This section is from the book "Illinois Wild Flowers", by John Voss, Virginia S. Eifert. Also available from Amazon: Fieldbook of Illinois Wild Flowers.
"Diphylla", two leaved - that is the bishop's-cap, a simple spring plant whose thin stem bears two leaves which almost clasp about half way up the stalk. It is a stalk set with snowflakes. No other flower, perhaps, is patterned so much like a snowflake, nor holds that resemblance consistently until the flowers are done and the tiny seed pods open to show a. pair of glistening black seeds.
Mitella diphylla L.
April - May Woods.
Bishop's-cap lacks one or two qualities of proper snowflakes. In number, the flower divisions are five instead of the crystalline six; it is not as fragile and fleeting as a snowflake, though a prematurely hot day in spring will send it quickly out of bloom.
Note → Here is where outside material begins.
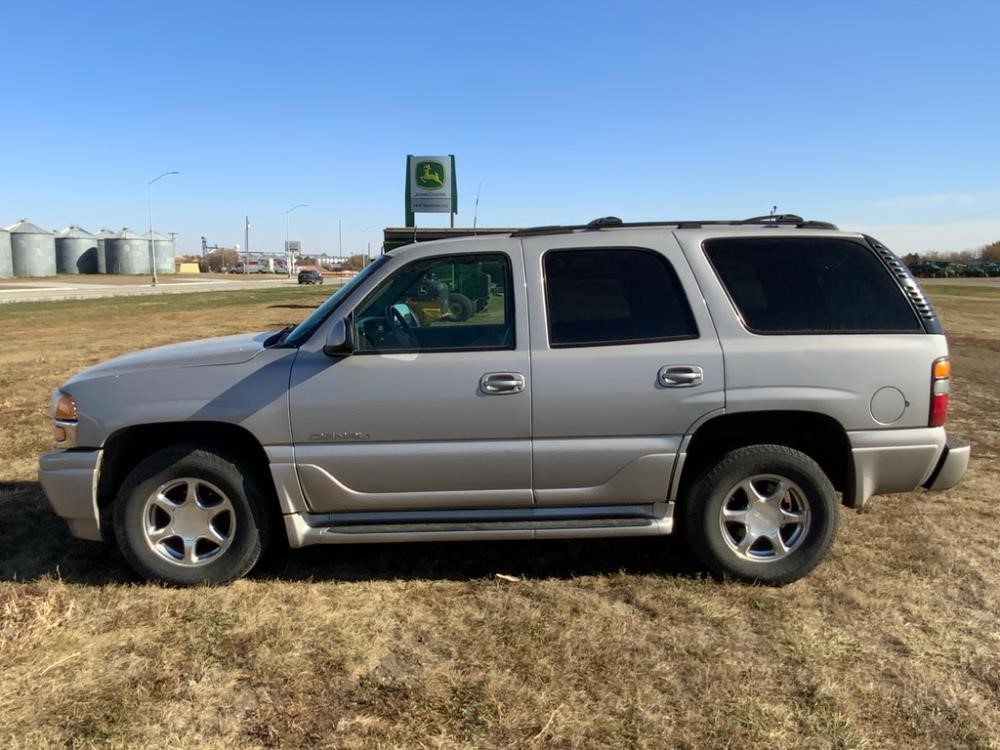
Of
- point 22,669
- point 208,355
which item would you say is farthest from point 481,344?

The flower is just a cupped calyx from which extend five petals which are so deeply and finely cut that they are thready and snowflake-like without any exaggeration of simile. Perhaps no other Illinois flower has petals of so little substance.
Bishop's-cap is about six to eight inches tall. It grows in narrow, cool ravines where the soil is deep with old leaf-mold and perpetual moisture, and in oak woods with cool northern slopes. It blooms in late April and is a member of the varied Saxifrage family.